In a time when the world was less digital, we shared real things around. You could tell a well-loved book from a freshly-printed one. The yellowing in the paper, the cracks in the spine, and the dog-eared pages (perish the thought!) were all dead giveaways.
These days, sharing digitally, books aren't handed from person to person. When you give your friend a PDF, you're not even giving it away. You're giving them a clone of it - perfectly preserved bit-for-bit identical.
The original text is as-intended, but in doing so, we lose out on the tiny details. You won't find grains of sand in the pages reminding you of that lazy trip to the beach you took last summer. The tears you wept when reading a particularly-touching passage don't stain your pages. And certainly no heartfelt inscription from your best friend blemishes pristine inside cover.

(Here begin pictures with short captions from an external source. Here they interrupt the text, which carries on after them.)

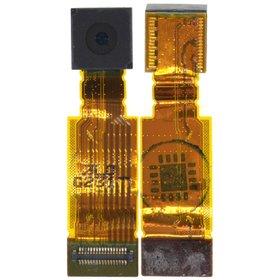 Камера для Sony Xperia TX (LT29i) Задняя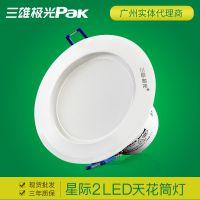 三雄极光星际LED筒灯 2.5寸4W/3寸5W/5寸12w 嵌入式暗装天花筒灯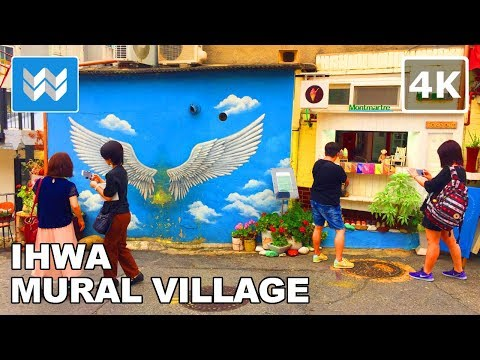 Walking around Ihwa Mural Village in Seoul, South Korea 【4K】 🇰🇷
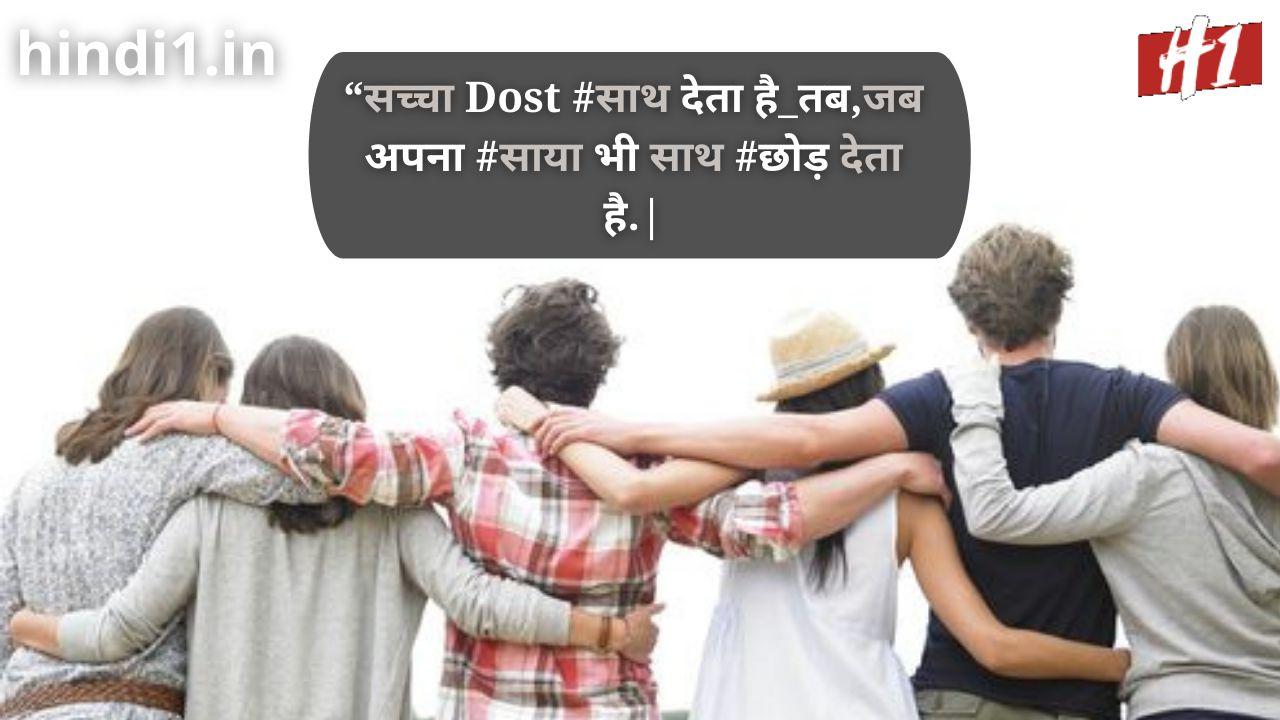 jigri yaar status in hindi5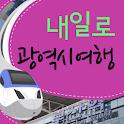 [내일로]6대광역시여행 icon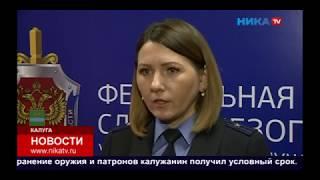 Новости Ника-ТВ 18.04.2019, 1430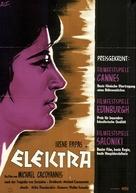 Ilektra - German Movie Poster (xs thumbnail)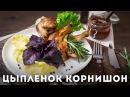 Цыпленок корнишон с домашней аджикой и картофельным пюре Мужская Кулинария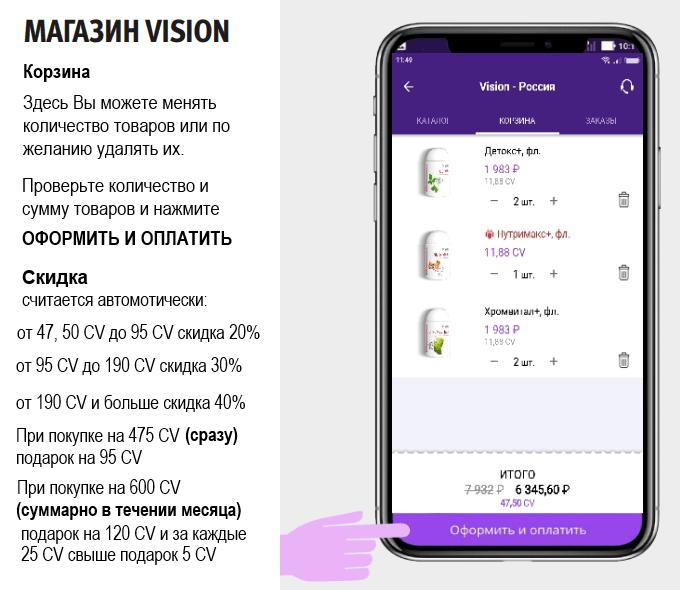 купить в сессии Vision 10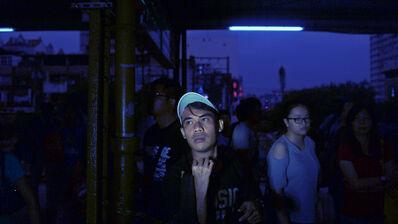 Yuan Goang-Ming 袁廣鳴, '異鄉人 The Strangers (editions)', 2018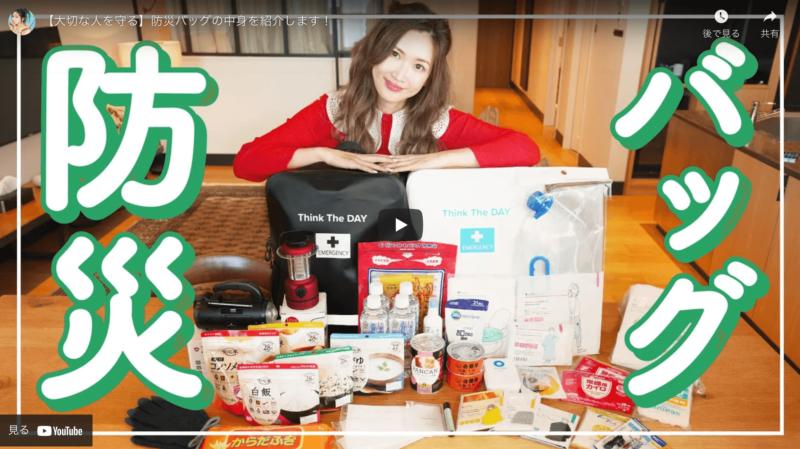 紗栄子さんが「【大切な人を守る】防災バッグの中身を紹介します!」を公開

From the first reading to the thousandth, everything is exactly the same.
But sometimes, even digitally, there are signs of wear and tear.
You see them in your email from a mile away. FW:FW:RE:RE:FW:FW:RE:haha this is so funny!
You see them in videos. Whether it be from someone using their phone to take a Snapchat (or whatever the kids these days are up to) of their TV or a square aspect-ratio video letting you know it came from Instagram (from back in the day).
You see them in images, too. Small images get blown up, leaving their imperfections for the world to see. JPEG compression tortures black and white diagrams into producing greys.